36-2999.57. Discontinuance of assessments
A. The administration shall discontinue collection of all assessments if:
1. The quality assessment waiver or the state plan amendment reflecting the quarterly nursing facility adjustment payments are not approved by the centers for medicare and medicaid services.
2. The administration reduces funding for nursing facility services below the state appropriation in effect on the effective date of this article.
3. The administration or any other state agency attempts to use monies in the nursing facility assessment fund established pursuant to section 36‑2999.53 for any use other than those permitted pursuant to this article.
4. Federal financial participation to match the quality assurance assessments made pursuant to this article becomes unavailable under federal law, in which case the administration must terminate the imposition of the assessments beginning on the date the federal statutory, regulatory or interpretive changes takes effect.

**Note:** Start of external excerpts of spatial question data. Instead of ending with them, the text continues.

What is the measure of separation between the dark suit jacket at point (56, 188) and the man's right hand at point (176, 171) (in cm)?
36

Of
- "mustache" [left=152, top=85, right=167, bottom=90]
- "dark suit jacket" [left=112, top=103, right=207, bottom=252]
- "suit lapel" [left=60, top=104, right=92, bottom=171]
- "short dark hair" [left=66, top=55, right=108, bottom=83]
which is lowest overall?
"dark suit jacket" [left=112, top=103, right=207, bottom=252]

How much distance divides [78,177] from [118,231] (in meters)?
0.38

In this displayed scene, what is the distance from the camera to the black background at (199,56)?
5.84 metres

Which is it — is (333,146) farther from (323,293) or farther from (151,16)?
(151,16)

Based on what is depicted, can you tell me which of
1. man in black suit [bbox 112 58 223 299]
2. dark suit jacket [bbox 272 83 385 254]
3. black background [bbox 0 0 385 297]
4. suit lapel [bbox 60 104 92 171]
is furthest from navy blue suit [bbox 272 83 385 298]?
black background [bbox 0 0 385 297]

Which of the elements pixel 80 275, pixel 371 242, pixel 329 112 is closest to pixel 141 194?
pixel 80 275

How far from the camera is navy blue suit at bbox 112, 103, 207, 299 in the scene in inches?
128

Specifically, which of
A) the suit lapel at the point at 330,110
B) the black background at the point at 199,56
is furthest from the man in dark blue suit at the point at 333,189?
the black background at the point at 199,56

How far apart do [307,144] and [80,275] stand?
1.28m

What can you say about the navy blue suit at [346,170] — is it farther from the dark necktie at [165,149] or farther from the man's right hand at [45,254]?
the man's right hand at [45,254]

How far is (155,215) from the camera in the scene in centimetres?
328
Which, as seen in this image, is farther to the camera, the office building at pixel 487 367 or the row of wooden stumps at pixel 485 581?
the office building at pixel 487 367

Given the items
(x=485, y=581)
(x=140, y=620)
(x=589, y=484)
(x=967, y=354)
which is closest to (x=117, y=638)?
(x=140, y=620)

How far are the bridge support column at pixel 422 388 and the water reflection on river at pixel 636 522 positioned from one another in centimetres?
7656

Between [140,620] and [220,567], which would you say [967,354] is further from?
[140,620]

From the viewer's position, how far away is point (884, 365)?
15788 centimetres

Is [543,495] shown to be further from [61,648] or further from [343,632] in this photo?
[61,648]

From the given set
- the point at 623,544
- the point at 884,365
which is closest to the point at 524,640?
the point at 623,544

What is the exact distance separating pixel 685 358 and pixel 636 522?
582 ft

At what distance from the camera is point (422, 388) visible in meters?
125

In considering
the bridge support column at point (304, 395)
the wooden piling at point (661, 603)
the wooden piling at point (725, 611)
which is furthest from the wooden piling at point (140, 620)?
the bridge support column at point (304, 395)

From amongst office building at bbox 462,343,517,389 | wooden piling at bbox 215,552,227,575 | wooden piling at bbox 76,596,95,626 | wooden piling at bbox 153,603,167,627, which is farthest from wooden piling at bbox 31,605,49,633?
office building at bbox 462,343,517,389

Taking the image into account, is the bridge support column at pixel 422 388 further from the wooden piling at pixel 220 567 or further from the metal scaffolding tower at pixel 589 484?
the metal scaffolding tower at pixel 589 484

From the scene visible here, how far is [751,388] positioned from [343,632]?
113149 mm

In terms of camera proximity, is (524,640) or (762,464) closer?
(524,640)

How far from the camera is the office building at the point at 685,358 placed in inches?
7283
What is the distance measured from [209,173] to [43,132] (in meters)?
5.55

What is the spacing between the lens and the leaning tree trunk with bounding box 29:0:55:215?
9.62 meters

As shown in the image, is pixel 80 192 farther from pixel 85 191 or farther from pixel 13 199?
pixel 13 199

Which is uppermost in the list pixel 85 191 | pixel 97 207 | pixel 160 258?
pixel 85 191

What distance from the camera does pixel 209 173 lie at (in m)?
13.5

B. If the administration discontinues collection of the assessment pursuant to this section, it shall return all monies in the fund to the nursing facilities from which the assessment was collect on the same basis as the assessment was assessed.
Sec. 2. Application for federal approval
The Arizona health care cost containment system administration shall seek necessary federal approval in the form of the quality assessment waiver and state plan amendment to implement the provisions of title 36, chapter 29, article 6, Arizona Revised Statutes, as added by this act.
Sec. 3. Delayed repeal
This article is repealed from and after September 30, 2015.
Sec. 4. Requirements for enactment; two-thirds vote
Pursuant to article IX, section 22, Constitution of Arizona, this act is effective only on the affirmative vote of at least two-thirds of the members of each house of the legislature and is effective immediately on the signature of the governor or, if the governor vetoes this act, on the subsequent affirmative vote of at least three-fourths of the members of each house of the legislature.